Disappearance and reformation of synaptic vesicle membrane upon transmitter release observed under reversible blockage of membrane retrieval

The temperature-sensitive mutant of Drosophila, shibire(ts-1), which is normal at 19 degrees C, but in which endocytosis is reversibly blocked at 29 degrees C, was used to deplete synapses of vesicles by inducing transmitter release while membrane retrieval was blocked. When the synapse was kept at 29 degrees C for 8 min, complete vesicle depletion occurred. However, no compensatory increase in the terminal plasma membrane, either as invaginations or evaginations, was observed. Also, no internalized membranous compartment, such as cisternae or coated vesicles, appeared.

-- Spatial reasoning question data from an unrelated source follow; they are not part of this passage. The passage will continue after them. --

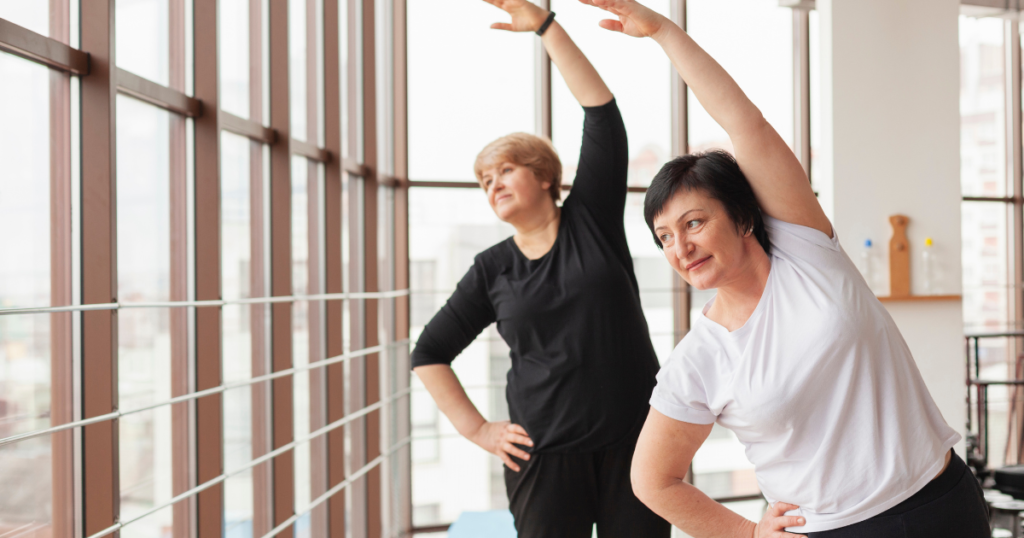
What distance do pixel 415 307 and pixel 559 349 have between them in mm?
2313

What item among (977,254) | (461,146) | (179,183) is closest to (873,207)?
(977,254)

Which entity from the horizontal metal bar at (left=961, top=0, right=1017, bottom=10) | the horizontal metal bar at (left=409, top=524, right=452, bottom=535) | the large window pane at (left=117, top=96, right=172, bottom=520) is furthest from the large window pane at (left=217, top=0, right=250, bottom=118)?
the horizontal metal bar at (left=961, top=0, right=1017, bottom=10)

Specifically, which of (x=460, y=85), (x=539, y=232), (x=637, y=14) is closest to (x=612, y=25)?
(x=637, y=14)

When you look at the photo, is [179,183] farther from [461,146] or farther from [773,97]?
[773,97]

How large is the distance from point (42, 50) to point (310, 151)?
137cm

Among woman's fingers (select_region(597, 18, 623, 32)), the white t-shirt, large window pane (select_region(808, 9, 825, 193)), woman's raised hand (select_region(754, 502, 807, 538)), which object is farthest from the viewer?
large window pane (select_region(808, 9, 825, 193))

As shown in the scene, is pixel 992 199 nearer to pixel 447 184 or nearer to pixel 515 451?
pixel 447 184

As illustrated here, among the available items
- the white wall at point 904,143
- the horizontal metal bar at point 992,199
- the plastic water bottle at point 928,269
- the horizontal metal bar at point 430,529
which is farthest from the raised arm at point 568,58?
the horizontal metal bar at point 992,199

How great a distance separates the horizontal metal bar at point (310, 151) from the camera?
2586 millimetres

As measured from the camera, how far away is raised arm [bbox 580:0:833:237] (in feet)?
3.10

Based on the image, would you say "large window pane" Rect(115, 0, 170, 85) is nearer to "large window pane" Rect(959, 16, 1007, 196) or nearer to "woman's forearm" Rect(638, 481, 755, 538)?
"woman's forearm" Rect(638, 481, 755, 538)

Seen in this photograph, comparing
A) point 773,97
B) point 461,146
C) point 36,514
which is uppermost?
point 773,97

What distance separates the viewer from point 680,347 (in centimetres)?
100

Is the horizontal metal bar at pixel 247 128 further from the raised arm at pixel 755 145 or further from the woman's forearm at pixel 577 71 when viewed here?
the raised arm at pixel 755 145
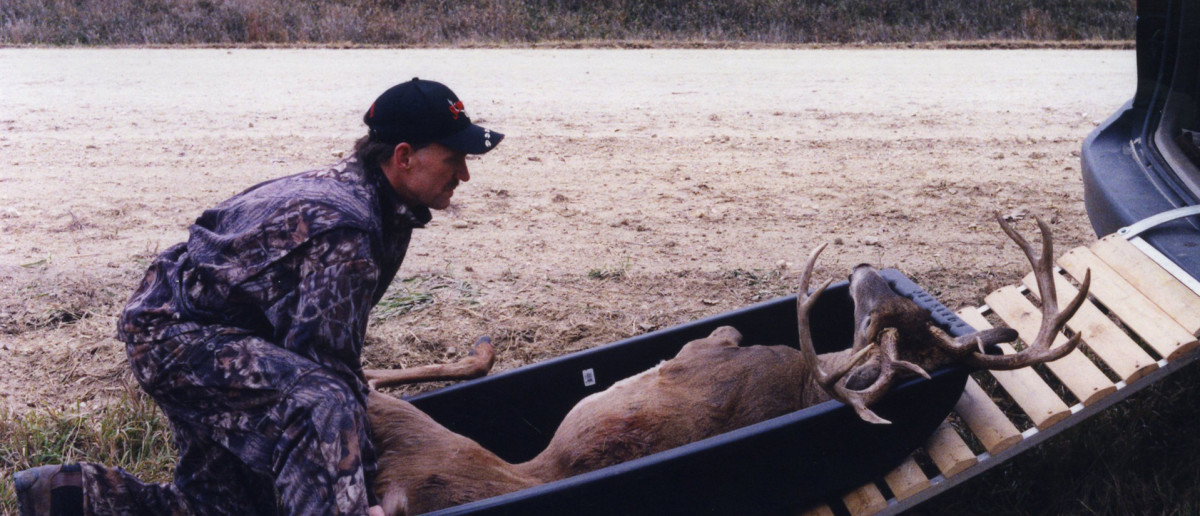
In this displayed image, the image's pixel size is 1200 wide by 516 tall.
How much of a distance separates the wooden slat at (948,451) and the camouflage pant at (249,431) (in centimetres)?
192

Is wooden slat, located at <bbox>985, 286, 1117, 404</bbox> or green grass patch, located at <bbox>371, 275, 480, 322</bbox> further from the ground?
wooden slat, located at <bbox>985, 286, 1117, 404</bbox>

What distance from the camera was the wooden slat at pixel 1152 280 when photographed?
3707 millimetres

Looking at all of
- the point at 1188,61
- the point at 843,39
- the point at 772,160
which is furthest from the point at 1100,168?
the point at 843,39

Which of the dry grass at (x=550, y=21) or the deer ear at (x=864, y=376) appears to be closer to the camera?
the deer ear at (x=864, y=376)

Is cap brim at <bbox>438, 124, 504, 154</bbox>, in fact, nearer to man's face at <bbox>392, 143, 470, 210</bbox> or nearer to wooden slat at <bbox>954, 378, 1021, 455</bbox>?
man's face at <bbox>392, 143, 470, 210</bbox>

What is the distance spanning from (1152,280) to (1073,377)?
66cm

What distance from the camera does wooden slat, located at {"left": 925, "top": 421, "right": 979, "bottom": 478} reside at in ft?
11.0

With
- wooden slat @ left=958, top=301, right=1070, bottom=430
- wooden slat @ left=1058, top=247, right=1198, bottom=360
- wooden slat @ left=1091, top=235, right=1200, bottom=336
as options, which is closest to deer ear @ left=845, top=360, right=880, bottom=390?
wooden slat @ left=958, top=301, right=1070, bottom=430

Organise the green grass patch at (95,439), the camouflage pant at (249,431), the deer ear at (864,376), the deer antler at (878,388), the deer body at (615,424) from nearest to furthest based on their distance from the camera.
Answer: the camouflage pant at (249,431) → the deer antler at (878,388) → the deer body at (615,424) → the deer ear at (864,376) → the green grass patch at (95,439)

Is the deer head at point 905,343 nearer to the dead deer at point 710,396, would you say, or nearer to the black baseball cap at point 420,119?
A: the dead deer at point 710,396

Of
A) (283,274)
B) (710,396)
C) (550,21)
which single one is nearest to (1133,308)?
(710,396)

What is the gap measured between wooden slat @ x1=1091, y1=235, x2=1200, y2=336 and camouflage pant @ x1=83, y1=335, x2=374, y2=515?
299cm

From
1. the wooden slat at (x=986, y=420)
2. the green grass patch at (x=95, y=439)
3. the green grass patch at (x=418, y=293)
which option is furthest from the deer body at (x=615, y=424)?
the green grass patch at (x=418, y=293)

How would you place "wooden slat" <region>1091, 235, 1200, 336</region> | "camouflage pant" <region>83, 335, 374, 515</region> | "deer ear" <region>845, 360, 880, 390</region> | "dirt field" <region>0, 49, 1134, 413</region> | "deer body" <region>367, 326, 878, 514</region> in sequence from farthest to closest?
"dirt field" <region>0, 49, 1134, 413</region> < "wooden slat" <region>1091, 235, 1200, 336</region> < "deer ear" <region>845, 360, 880, 390</region> < "deer body" <region>367, 326, 878, 514</region> < "camouflage pant" <region>83, 335, 374, 515</region>
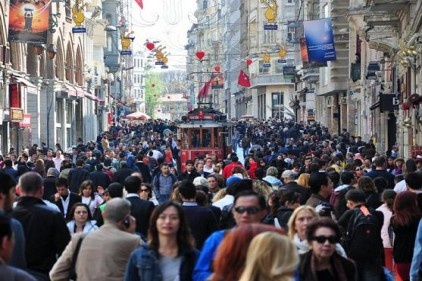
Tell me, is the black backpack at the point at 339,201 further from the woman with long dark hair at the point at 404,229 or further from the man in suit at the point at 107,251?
the man in suit at the point at 107,251

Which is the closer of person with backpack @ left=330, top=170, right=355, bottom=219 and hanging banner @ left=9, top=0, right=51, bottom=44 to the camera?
person with backpack @ left=330, top=170, right=355, bottom=219

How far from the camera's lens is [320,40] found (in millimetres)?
43656

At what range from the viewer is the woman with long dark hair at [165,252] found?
763 cm

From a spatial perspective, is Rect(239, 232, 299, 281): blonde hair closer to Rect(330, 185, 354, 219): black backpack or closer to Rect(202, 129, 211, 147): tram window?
Rect(330, 185, 354, 219): black backpack

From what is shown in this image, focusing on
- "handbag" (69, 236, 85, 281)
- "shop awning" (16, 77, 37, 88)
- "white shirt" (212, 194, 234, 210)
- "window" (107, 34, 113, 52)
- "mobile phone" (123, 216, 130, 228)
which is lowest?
"handbag" (69, 236, 85, 281)

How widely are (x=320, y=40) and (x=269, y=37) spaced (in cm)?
6159

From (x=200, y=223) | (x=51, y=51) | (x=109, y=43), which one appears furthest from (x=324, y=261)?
(x=109, y=43)

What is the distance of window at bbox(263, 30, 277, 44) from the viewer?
10425cm

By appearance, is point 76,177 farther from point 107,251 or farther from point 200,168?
point 107,251

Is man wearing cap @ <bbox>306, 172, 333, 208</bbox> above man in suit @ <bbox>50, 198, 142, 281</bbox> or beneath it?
above

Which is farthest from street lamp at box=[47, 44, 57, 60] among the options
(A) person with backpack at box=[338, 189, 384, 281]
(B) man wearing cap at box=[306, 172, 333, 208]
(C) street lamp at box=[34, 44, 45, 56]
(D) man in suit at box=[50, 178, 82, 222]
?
(A) person with backpack at box=[338, 189, 384, 281]

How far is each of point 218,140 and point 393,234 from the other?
85.5 ft

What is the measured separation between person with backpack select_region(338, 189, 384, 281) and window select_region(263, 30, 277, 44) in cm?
9295

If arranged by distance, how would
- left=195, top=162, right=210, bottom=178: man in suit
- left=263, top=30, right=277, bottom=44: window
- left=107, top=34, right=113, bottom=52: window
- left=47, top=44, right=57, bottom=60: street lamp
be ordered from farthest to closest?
left=263, top=30, right=277, bottom=44: window < left=107, top=34, right=113, bottom=52: window < left=47, top=44, right=57, bottom=60: street lamp < left=195, top=162, right=210, bottom=178: man in suit
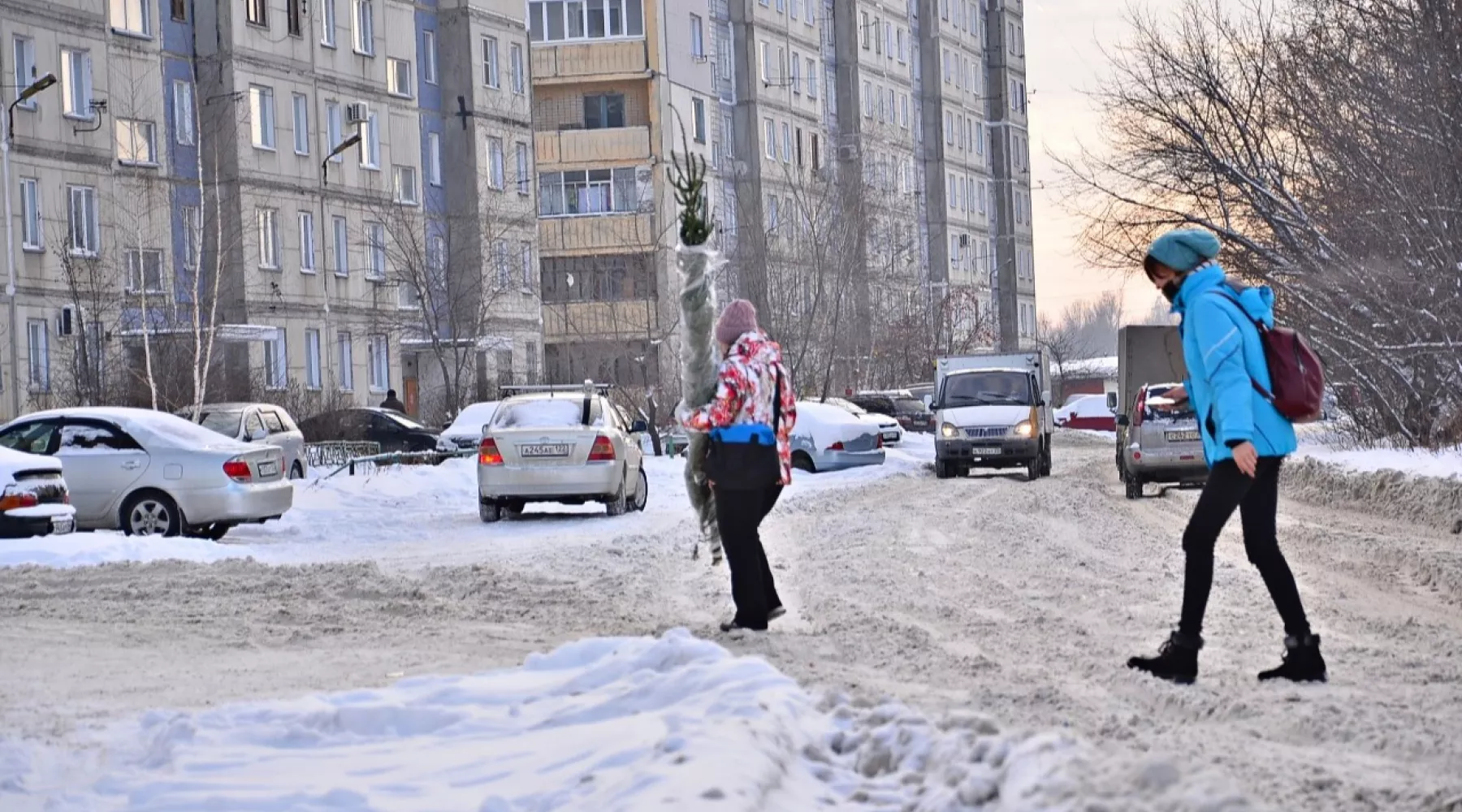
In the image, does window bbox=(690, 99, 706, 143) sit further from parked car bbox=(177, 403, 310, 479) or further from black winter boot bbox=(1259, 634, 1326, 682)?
black winter boot bbox=(1259, 634, 1326, 682)

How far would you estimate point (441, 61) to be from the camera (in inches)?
2397

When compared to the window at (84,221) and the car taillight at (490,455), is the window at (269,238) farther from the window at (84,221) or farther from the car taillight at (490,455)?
the car taillight at (490,455)

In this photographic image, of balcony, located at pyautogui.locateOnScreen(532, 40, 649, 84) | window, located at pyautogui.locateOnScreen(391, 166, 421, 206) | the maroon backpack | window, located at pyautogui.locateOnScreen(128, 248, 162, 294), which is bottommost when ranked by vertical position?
the maroon backpack

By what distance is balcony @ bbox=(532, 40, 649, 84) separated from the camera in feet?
222

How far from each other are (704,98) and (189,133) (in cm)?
2792

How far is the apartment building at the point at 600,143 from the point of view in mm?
66750

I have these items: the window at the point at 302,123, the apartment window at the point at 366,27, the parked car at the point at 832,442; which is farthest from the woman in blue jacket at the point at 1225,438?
the apartment window at the point at 366,27

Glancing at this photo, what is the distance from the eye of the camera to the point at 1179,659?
29.1ft

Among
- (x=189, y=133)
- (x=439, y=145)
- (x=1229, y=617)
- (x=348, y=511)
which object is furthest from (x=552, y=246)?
(x=1229, y=617)

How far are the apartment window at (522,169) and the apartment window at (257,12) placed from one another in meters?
12.9

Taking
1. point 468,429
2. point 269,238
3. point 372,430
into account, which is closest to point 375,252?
point 269,238

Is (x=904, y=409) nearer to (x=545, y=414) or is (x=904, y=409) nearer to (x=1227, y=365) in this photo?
(x=545, y=414)

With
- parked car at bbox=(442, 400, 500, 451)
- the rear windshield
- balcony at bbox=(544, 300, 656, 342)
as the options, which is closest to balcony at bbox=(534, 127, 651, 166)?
balcony at bbox=(544, 300, 656, 342)

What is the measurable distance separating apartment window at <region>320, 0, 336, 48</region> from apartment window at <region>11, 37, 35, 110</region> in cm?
1068
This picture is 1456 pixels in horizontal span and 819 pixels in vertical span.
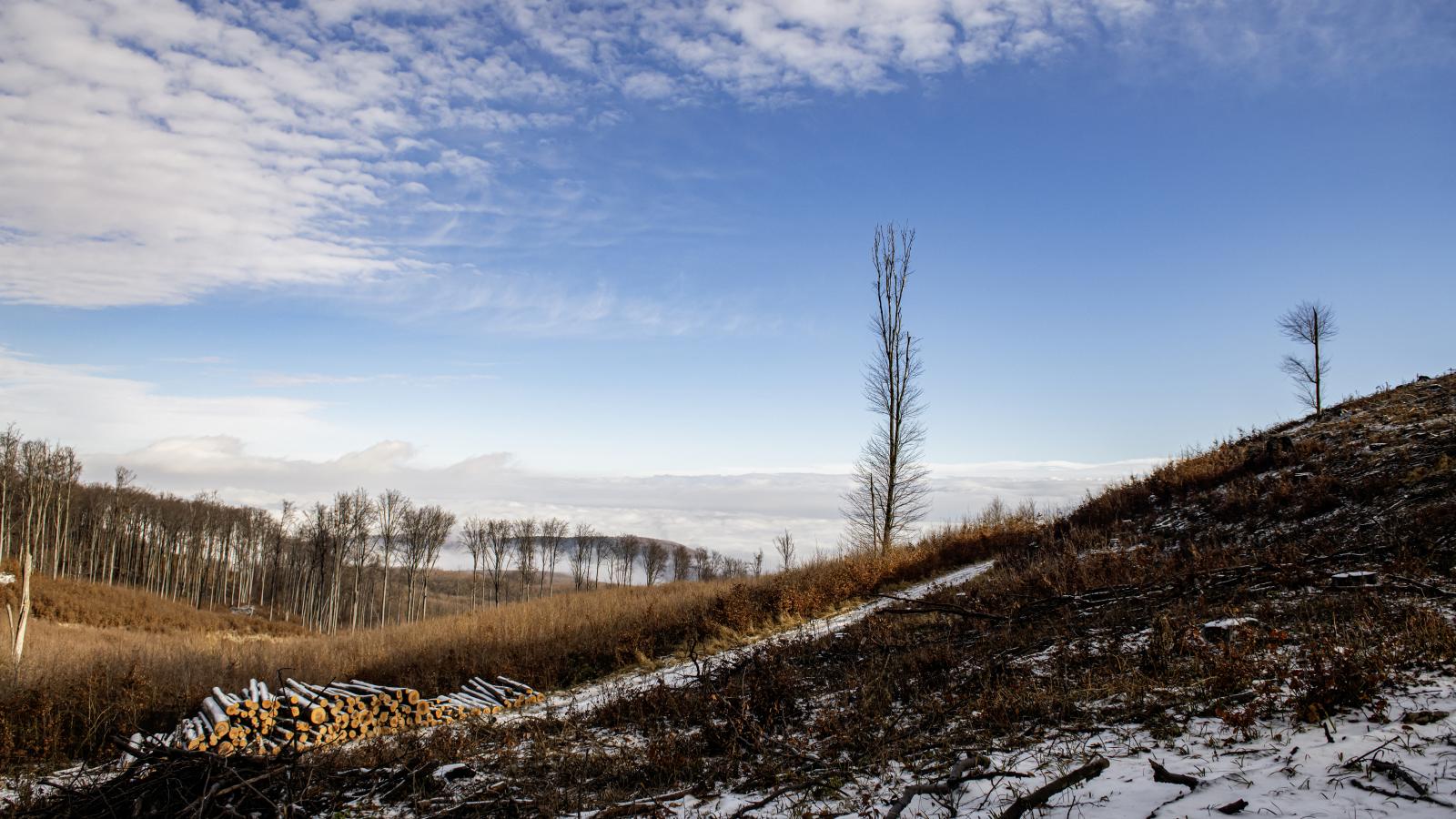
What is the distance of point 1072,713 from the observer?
576 centimetres

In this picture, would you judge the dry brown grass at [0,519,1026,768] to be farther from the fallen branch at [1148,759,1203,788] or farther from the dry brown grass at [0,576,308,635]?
the dry brown grass at [0,576,308,635]

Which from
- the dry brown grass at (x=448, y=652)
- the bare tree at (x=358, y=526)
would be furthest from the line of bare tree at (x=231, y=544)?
the dry brown grass at (x=448, y=652)

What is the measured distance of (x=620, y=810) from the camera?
527 centimetres

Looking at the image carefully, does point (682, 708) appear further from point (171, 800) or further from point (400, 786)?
point (171, 800)

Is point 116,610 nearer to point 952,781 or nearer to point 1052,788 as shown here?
point 952,781

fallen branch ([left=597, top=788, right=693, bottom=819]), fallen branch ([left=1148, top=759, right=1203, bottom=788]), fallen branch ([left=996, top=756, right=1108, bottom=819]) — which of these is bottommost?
fallen branch ([left=597, top=788, right=693, bottom=819])

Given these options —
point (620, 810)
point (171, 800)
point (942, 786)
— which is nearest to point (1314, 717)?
point (942, 786)

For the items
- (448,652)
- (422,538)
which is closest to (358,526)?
(422,538)

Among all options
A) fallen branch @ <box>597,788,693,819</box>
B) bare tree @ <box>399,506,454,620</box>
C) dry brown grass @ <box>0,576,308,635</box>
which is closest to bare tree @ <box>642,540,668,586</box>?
bare tree @ <box>399,506,454,620</box>

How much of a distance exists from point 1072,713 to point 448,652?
53.7ft

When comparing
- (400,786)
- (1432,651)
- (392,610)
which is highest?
(1432,651)

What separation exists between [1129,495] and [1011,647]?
35.6ft

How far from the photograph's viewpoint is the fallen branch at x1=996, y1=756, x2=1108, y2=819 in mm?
4035

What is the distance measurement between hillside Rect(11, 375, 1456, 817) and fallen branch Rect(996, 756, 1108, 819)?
2 cm
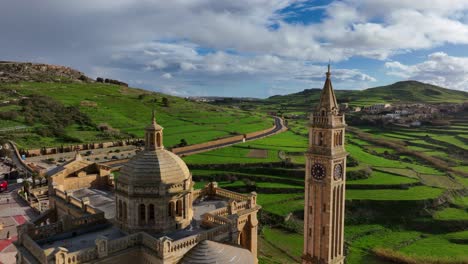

No invaginations or out-pocketings were seen along the axon between release sites, and no evidence for elongation of the whole axon was found. Thus, the vesicle membrane compartment became unobservable as a result of transmitter release. Depleted synapses were observed by electron microscopy at various times after lowering the temperature, so that the process of synaptic vesicle reformation could be observed. In the first 2–3 min at 19 degrees C, gradually enlarging uncoated invaginations of the plasma membrane were observed. Between 5– 10 min at 19 degrees C, these invaginations pinched off to form large cisternae. Newly formed synaptic vesicles were observed associated with these cisternae by an electron-dense material. Between 10–20 min at 19 degrees C, the number of synaptic vesicles increased, while the size of the cisternae decreased. Within 30 min, the full complement of vesicles had reappeared. No involvement of the coated vesicle pathway in synaptic vesicle reformation was observed. The data suggest that synaptic vesicle membrane is dissembled at the time of transmitter release and then is reassembled at sites along the plasma membrane and internalized in the form of large cisternae, from which new vesicles are formed.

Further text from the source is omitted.